◆ **EXERCISE DIRECTIONS**
Repeat the entries below exactly. Drop the pictures.

◆ **PROVIDED DATA**
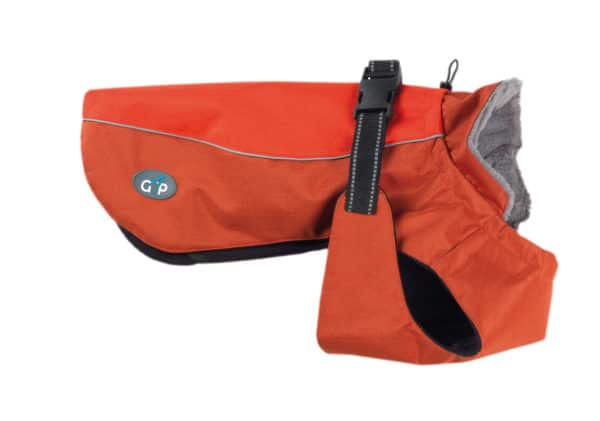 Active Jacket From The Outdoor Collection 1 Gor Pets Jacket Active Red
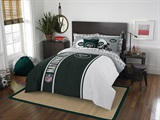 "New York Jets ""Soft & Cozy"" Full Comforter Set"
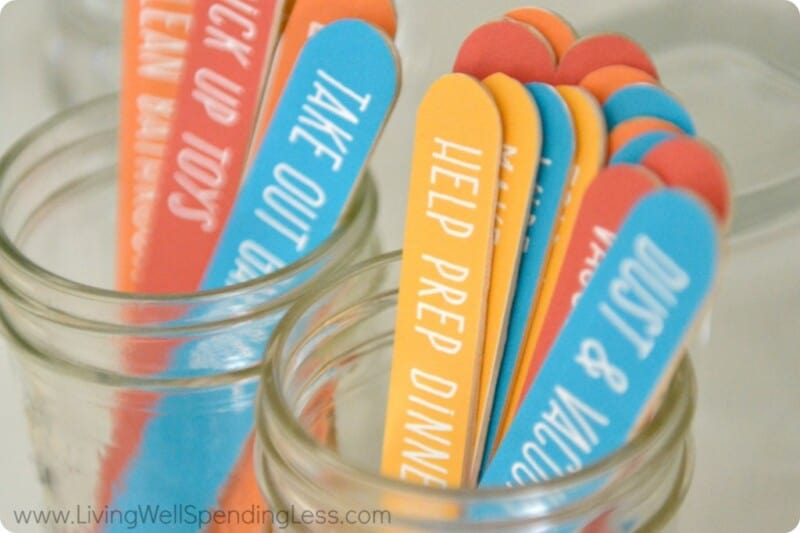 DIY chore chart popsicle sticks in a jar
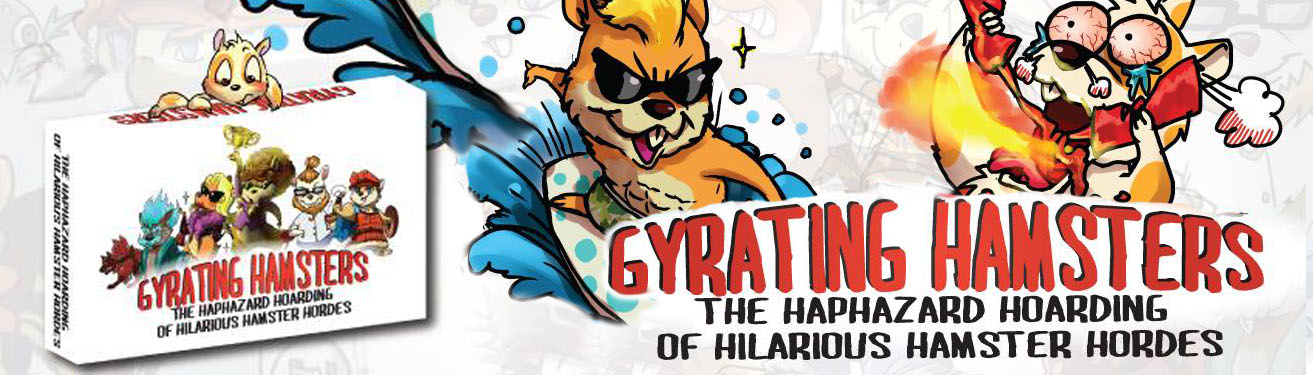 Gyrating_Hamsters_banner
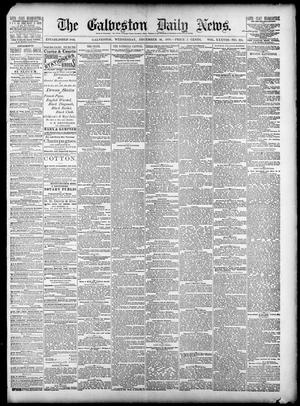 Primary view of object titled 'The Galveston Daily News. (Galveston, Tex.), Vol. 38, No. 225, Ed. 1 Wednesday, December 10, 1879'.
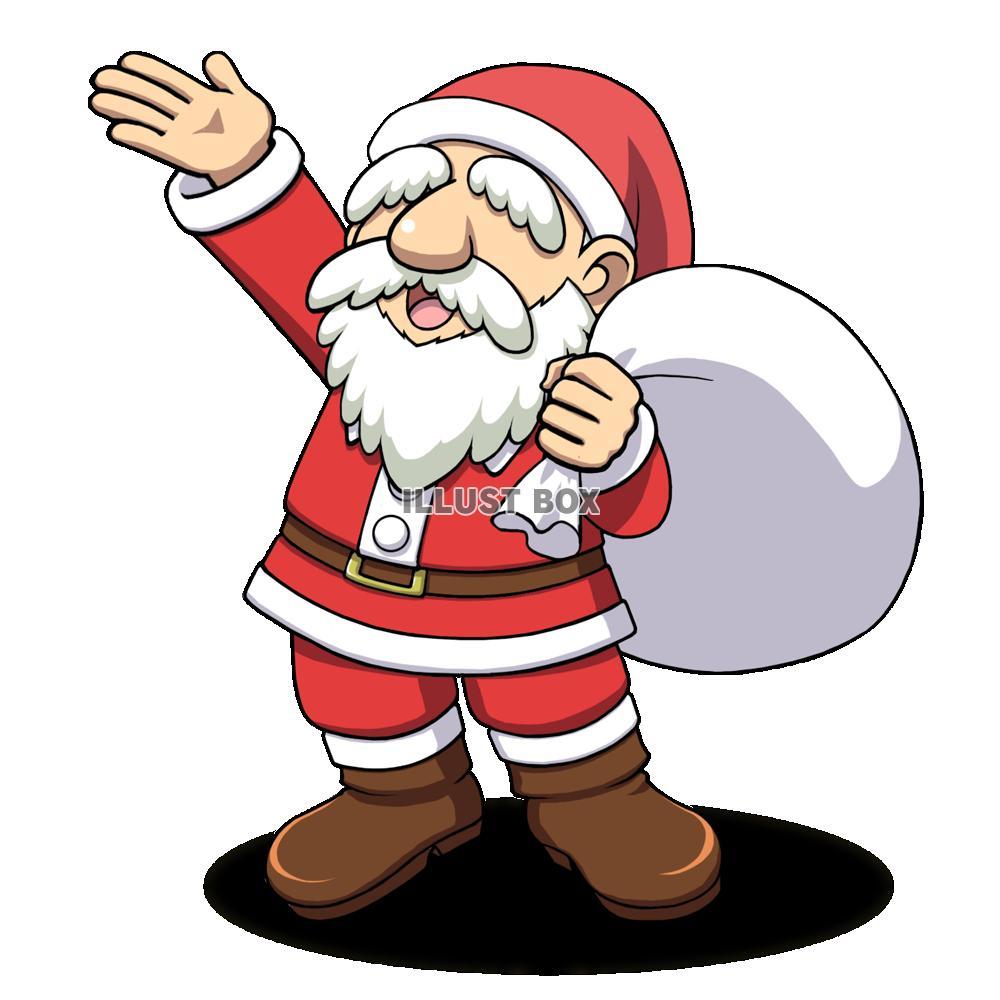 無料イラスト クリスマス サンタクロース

◆ **EXPECTED ANSWER**
 Active Jacket From The Outdoor Collection 1 Gor Pets Jacket Active Red
 "New York Jets ""Soft & Cozy"" Full Comforter Set"
 DIY chore chart popsicle sticks in a jar
 Gyrating_Hamsters_banner
 Primary view of object titled 'The Galveston Daily News. (Galveston, Tex.), Vol. 38, No. 225, Ed. 1 Wednesday, December 10, 1879'.
 無料イラスト クリスマス サンタクロース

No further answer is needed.